▶ _Listing_
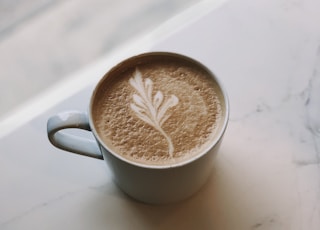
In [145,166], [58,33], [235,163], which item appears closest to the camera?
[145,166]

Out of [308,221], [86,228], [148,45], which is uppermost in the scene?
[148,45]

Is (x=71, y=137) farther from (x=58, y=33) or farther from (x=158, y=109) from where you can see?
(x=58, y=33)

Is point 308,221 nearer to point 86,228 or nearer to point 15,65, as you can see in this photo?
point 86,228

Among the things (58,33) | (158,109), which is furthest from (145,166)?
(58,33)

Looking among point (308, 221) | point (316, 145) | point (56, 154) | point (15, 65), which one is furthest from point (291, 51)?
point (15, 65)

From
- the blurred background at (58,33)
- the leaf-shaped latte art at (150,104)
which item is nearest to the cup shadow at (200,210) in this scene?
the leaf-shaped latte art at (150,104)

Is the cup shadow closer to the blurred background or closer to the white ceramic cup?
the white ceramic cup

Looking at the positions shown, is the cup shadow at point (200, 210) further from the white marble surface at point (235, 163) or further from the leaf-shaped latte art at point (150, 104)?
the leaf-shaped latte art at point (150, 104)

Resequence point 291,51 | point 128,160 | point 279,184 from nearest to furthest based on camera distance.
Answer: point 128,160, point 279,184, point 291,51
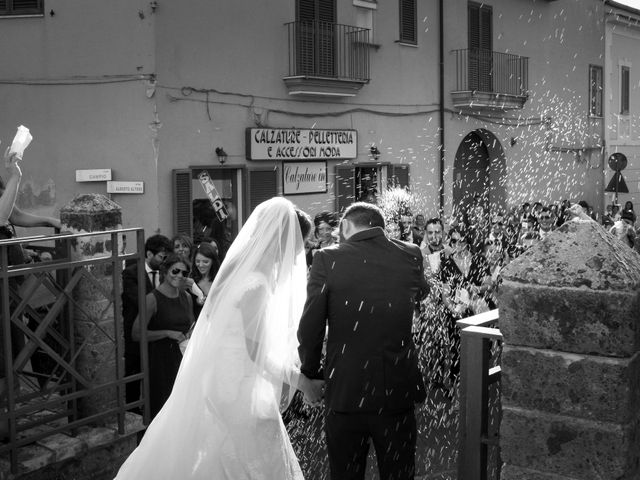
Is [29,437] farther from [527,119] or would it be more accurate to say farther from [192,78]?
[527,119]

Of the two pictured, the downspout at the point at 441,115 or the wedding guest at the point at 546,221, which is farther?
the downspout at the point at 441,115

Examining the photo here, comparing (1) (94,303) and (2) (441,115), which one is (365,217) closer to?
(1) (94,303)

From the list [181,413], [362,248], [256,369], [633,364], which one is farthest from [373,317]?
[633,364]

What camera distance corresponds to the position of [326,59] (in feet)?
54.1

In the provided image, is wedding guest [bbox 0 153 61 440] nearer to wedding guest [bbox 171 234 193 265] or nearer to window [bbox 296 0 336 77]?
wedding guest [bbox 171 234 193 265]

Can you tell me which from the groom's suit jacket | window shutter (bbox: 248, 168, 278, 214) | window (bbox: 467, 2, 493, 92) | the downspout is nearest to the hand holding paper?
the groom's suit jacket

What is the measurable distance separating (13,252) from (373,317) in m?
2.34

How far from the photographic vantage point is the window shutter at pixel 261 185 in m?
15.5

* * *

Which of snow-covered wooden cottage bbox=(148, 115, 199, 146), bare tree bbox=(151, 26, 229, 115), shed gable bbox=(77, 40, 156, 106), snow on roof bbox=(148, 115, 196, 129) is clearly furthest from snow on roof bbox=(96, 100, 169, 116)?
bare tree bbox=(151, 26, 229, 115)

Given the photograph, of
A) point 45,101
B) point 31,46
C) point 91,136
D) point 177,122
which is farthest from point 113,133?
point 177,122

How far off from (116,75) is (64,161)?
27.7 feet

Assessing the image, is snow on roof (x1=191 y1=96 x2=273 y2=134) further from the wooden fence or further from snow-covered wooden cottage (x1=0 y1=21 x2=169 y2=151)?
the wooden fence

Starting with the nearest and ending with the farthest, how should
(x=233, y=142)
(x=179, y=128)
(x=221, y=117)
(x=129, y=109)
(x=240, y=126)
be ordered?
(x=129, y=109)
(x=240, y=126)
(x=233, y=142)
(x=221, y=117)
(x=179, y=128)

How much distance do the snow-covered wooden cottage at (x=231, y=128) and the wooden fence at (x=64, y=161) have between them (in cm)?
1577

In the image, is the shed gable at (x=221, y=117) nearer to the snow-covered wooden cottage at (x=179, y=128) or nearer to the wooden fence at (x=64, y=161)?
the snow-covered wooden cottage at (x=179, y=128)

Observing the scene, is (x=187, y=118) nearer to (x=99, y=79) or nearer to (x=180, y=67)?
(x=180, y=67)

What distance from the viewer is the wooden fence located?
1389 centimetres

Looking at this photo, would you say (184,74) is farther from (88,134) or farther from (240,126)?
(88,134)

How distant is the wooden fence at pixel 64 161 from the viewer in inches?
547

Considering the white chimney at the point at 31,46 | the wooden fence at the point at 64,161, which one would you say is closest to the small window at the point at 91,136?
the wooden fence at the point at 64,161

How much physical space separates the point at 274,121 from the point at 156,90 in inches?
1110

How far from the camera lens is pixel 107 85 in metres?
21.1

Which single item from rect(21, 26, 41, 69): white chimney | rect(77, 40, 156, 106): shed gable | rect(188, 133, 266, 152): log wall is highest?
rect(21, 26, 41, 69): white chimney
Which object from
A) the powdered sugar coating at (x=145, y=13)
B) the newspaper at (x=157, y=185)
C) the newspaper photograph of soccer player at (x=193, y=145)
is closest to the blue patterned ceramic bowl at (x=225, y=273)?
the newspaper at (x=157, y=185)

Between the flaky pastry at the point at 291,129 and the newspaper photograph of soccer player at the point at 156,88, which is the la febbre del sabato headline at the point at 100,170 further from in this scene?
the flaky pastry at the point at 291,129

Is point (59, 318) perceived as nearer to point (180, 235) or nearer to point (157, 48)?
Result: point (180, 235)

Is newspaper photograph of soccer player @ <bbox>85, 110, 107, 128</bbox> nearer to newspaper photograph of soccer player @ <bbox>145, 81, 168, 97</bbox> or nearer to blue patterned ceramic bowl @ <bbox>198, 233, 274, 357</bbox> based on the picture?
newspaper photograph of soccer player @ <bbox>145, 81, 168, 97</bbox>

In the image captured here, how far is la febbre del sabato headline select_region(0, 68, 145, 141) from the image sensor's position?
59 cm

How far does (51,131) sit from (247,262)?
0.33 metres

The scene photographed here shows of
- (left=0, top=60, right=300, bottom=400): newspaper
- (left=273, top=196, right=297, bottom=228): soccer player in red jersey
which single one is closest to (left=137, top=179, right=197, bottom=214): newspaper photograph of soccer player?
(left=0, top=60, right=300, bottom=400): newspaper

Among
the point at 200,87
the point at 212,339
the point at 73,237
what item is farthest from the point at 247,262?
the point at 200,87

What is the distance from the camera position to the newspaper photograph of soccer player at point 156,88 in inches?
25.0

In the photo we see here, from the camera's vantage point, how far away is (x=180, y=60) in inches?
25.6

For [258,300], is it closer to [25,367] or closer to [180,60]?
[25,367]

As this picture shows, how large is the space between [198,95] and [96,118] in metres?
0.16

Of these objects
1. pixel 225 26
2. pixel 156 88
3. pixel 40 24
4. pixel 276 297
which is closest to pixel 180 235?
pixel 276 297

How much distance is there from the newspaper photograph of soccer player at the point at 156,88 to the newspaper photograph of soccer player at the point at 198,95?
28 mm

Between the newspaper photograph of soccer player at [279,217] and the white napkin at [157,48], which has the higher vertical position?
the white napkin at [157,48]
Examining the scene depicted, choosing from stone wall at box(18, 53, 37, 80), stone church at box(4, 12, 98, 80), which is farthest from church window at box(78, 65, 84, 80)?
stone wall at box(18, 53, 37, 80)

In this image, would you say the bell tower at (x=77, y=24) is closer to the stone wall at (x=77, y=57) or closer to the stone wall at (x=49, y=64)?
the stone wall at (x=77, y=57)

---

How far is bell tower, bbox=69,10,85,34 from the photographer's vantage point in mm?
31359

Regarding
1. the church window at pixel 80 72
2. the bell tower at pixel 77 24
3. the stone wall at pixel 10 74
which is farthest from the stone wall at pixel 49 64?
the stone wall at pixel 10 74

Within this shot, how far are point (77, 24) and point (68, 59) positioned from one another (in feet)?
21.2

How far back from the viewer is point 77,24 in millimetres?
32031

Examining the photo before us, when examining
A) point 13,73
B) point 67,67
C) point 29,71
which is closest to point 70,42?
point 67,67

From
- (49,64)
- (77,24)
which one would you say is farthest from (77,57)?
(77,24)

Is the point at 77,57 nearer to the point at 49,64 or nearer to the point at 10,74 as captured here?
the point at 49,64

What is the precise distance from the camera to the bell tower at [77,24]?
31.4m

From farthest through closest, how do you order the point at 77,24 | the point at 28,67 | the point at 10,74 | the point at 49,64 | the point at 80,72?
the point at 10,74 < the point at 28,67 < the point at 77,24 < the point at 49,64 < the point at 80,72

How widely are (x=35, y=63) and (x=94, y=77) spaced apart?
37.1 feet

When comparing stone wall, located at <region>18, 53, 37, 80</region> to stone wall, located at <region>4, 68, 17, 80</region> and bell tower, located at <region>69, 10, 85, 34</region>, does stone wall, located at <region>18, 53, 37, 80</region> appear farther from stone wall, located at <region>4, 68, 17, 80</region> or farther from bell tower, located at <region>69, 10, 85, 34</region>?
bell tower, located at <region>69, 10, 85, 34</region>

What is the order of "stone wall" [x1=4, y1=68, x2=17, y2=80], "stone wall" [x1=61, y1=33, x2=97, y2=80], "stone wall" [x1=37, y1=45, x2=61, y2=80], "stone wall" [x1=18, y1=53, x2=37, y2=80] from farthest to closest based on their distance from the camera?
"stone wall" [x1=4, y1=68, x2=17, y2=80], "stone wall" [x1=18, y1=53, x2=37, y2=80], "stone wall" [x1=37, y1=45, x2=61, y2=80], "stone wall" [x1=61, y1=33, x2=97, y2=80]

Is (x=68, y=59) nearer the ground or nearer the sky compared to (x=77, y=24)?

▶ _Task brief_
Starting with the line that contains "Starting with the" and going on through the line that contains "1389 centimetres", format those lines of the listing as a JSON list of strings, one string per line, leaving out blank lines.

▶ _Output for this exercise_
[
  "Starting with the nearest and ending with the farthest, how should",
  "(x=233, y=142)",
  "(x=179, y=128)",
  "(x=221, y=117)",
  "(x=129, y=109)",
  "(x=240, y=126)",
  "be ordered?",
  "(x=129, y=109)",
  "(x=240, y=126)",
  "(x=233, y=142)",
  "(x=221, y=117)",
  "(x=179, y=128)",
  "How much distance do the snow-covered wooden cottage at (x=231, y=128) and the wooden fence at (x=64, y=161) have between them (in cm)?",
  "1577",
  "In the image, is the shed gable at (x=221, y=117) nearer to the snow-covered wooden cottage at (x=179, y=128) or nearer to the wooden fence at (x=64, y=161)?",
  "the snow-covered wooden cottage at (x=179, y=128)",
  "Observing the scene, is (x=187, y=118) nearer to (x=99, y=79) or nearer to (x=180, y=67)?",
  "(x=180, y=67)",
  "What distance from the viewer is the wooden fence located?",
  "1389 centimetres"
]